- Work to complete
Copy the stretch of the news briefs from "SANTIAGO — Former" through "a week ago.", word for word.

Source text: Begin

- The Washington Times - Monday, December 4, 2006


Violence, low turnout mar local elections

PORT-AU-PRINCE — Haitians cast ballots Sunday in municipal and local elections that were billed as the final step in the troubled country’s return to democratic rule after a bloody February 2004 revolt and pressure from France and the Bush administration that toppled elected President Jean-Bertrand Aristide.

About 29,000 candidates were vying for 1,420 local and municipal posts in Sunday’s vote, which was marked by low voter turnout and isolated reports of violence. The elections took place more than a year late because of street violence and logistical delays. Final results were not expected for several days.

In the Port-au-Prince slum of Martissant, automatic gunfire rang out after polls opened, but no injuries were reported. Turnout appeared low in most parts of the capital, with many polling stations virtually empty. Officials had predicted turnout at 40 percent to 50 percent, well below the massive participation in February’s presidential election won by Rene Preval.


Pinochet released from house arrest

SANTIAGO — Former dictator Augusto Pinochet, hospitalized in “mortal danger” after suffering a massive heart attack over the weekend, was released on bail from house arrest yesterday, an appeals court said.

Gen. Pinochet, 91, who has never faced trial for abuses committed under his military regime, was declared in critical but stable condition. “The general continues to be in mortal danger” but is stable, said Dr. Juan Ignacio Vergara, leading the team of attending physicians.

Dr. Vergara said Gen. Pinochet would remain in critical condition for at least 48 hours, “the critical” time in his recovery.

Charges in connection with disappearances in 1973 were filed against the general a week ago.


Tainted liquor in town kills 14

ASUNCION — Sugar-cane liquor tainted with methanol killed 14 persons in a Paraguayan town, the country’s health minister said over the weekend.

Health Minister Oscar Martinez said laboratory tests confirmed the presence of the toxic chemical, often used industrially, in the liquor, which investigators suspect was sold on the black market.

Source text: End
Supplied information: Begin

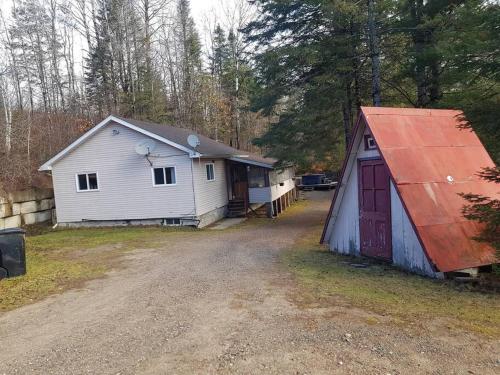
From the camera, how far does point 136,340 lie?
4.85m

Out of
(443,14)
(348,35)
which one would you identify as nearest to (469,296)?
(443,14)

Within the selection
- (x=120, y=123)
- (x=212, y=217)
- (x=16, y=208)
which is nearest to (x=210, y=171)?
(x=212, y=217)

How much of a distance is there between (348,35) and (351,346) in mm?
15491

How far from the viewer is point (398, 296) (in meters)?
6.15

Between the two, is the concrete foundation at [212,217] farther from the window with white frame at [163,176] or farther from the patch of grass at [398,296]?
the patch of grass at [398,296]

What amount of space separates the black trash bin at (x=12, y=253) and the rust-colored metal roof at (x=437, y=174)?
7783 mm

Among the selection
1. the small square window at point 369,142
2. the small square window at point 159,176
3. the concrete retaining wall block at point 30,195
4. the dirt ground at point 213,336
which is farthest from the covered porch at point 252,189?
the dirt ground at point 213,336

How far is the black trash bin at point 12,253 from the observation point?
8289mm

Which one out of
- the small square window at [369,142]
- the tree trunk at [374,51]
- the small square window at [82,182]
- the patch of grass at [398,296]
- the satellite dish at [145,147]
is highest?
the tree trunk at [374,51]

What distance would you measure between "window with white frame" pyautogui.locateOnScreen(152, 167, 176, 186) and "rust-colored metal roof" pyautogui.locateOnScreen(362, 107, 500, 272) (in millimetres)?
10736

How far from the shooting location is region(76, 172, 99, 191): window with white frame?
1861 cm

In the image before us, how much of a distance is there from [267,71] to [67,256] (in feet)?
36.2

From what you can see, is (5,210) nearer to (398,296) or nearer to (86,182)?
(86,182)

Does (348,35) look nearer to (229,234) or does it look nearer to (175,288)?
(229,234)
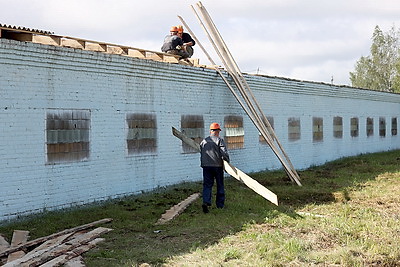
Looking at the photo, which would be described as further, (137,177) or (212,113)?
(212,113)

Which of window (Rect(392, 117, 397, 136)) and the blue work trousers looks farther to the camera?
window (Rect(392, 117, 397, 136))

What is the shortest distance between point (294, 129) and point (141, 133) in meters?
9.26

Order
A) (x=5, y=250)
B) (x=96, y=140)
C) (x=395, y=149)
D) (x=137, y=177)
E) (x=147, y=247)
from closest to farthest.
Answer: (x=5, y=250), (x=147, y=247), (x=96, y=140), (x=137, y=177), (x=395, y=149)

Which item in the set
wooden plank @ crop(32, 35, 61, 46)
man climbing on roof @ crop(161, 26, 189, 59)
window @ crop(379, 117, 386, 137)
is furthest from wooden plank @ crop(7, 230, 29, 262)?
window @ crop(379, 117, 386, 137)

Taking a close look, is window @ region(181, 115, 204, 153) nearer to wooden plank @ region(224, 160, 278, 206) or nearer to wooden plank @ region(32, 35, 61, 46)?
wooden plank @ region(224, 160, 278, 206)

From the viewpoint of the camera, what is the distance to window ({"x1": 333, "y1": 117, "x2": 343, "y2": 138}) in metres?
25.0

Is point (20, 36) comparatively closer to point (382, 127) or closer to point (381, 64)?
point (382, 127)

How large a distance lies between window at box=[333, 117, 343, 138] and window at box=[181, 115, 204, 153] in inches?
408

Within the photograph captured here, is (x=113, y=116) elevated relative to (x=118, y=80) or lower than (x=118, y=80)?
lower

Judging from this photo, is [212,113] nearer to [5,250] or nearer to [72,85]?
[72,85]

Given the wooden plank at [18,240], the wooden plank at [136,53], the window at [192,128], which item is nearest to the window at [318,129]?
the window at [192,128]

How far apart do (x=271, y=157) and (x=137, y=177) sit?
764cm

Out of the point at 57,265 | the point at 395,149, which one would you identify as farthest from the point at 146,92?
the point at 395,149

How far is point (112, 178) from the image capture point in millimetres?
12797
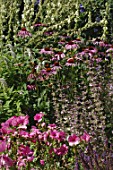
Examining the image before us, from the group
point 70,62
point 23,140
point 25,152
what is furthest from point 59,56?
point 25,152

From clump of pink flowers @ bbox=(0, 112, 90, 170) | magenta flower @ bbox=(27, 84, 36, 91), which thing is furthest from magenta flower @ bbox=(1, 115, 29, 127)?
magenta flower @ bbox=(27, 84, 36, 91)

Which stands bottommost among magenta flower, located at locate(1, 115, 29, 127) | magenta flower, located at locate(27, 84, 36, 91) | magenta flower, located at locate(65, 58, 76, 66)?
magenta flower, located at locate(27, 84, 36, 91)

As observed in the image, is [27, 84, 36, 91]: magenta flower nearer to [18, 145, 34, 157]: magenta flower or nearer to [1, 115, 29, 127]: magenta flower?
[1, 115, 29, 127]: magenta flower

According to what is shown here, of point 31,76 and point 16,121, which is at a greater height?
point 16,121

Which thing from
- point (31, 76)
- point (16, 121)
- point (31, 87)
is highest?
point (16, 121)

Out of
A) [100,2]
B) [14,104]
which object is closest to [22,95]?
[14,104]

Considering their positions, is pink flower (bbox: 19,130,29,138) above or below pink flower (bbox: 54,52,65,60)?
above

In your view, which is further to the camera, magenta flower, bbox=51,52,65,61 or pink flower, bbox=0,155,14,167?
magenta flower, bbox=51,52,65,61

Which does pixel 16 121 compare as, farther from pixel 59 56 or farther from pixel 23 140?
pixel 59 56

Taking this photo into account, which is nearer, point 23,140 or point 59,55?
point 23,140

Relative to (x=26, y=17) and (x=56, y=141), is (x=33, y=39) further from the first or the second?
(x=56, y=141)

Supplied information: End

- Output of the exercise
SANTIAGO — Former dictator Augusto Pinochet, hospitalized in “mortal danger” after suffering a massive heart attack over the weekend, was released on bail from house arrest yesterday, an appeals court said.

Gen. Pinochet, 91, who has never faced trial for abuses committed under his military regime, was declared in critical but stable condition. “The general continues to be in mortal danger” but is stable, said Dr. Juan Ignacio Vergara, leading the team of attending physicians.

Dr. Vergara said Gen. Pinochet would remain in critical condition for at least 48 hours, “the critical” time in his recovery.

Charges in connection with disappearances in 1973 were filed against the general a week ago.